A fairly common trope in sit-coms is when someone is asked to give a eulogy for a person that the on-the-spot eulogizer did not know (or else had nothing good to say about). The most recent times that I saw this were on a first-run episode of Schitt$ Creek and a rerun of The Golden Girls.

This seems to be the situation Butler found himself in with respect to one of today’s saints–Chuniald. Butler knew he had to write something about him–the Calendar has this saint’s name on it–but really had no clear idea what to write. Let me quote from Butler’s brief entry about Chuniald:

He was one of those eminent Scottish or Irish missionaries who left their native country to carry the faith of Christ into Germany.

And apparently Chuniald is celebrated on September 24, because that is the date when his bones were moved from one place (not named) to another (not named).

In some ways, Chuniald puts me in mind of Millard Fillmore. All I can say about Fillmore is that he was one of those Whig presidents and, really, is more remembered for being in a list of presidents than for much of anything else.

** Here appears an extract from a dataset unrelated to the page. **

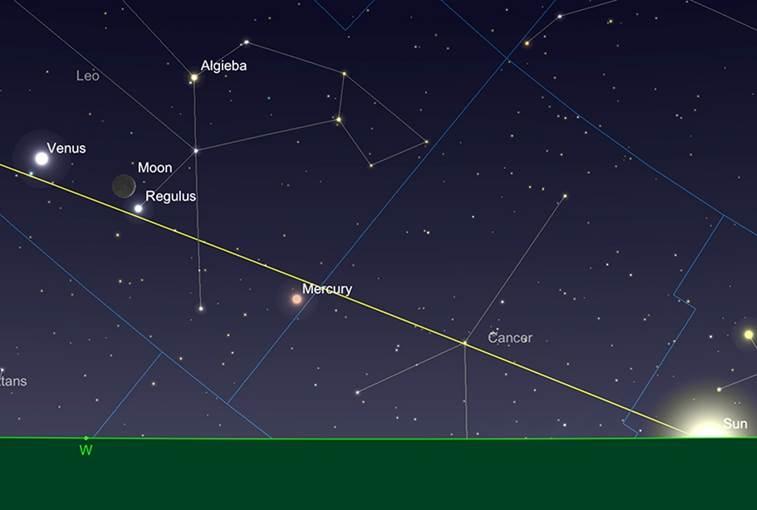 Der Mond, Merkur und Venus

So why then bother to write about Chuniald? Perhaps, like Butler, I feel that it’s better to pass on what little we can from history than to forget those bit entirely. Yet also, like an archeologist, I can find a shard of random pottery fascinating. For example, why did Celtic Christians feel so strongly the need to proselytize the Teutons? Chuniald really is one of a long line of those in ancient and medieval Christendom that left the British or Irish isles to head into present-day Germany, with the hope of making converts.

This opens up questions for me–especially Why?! There’s no reason to believe that they shared a common language. As well, there’s no reason to believe that by that point in time (or, really, any point in time since) all the Scots and the Irish themselves had become Christianized. Did these “eminent” missionaries see their acts as a contribution to stemming possible wars and related territorial encroachments? Did they regard the Germanic peoples as particularly in need of God’s grace? Or did they think that their chances of survival among the Teutons were actually so slim that such mission work might prove a pathway to martyrdom?

So, sure–let’s remember one of those guys that no one even knows where they came from or where exactly they went or whatever, in the end, happened to them!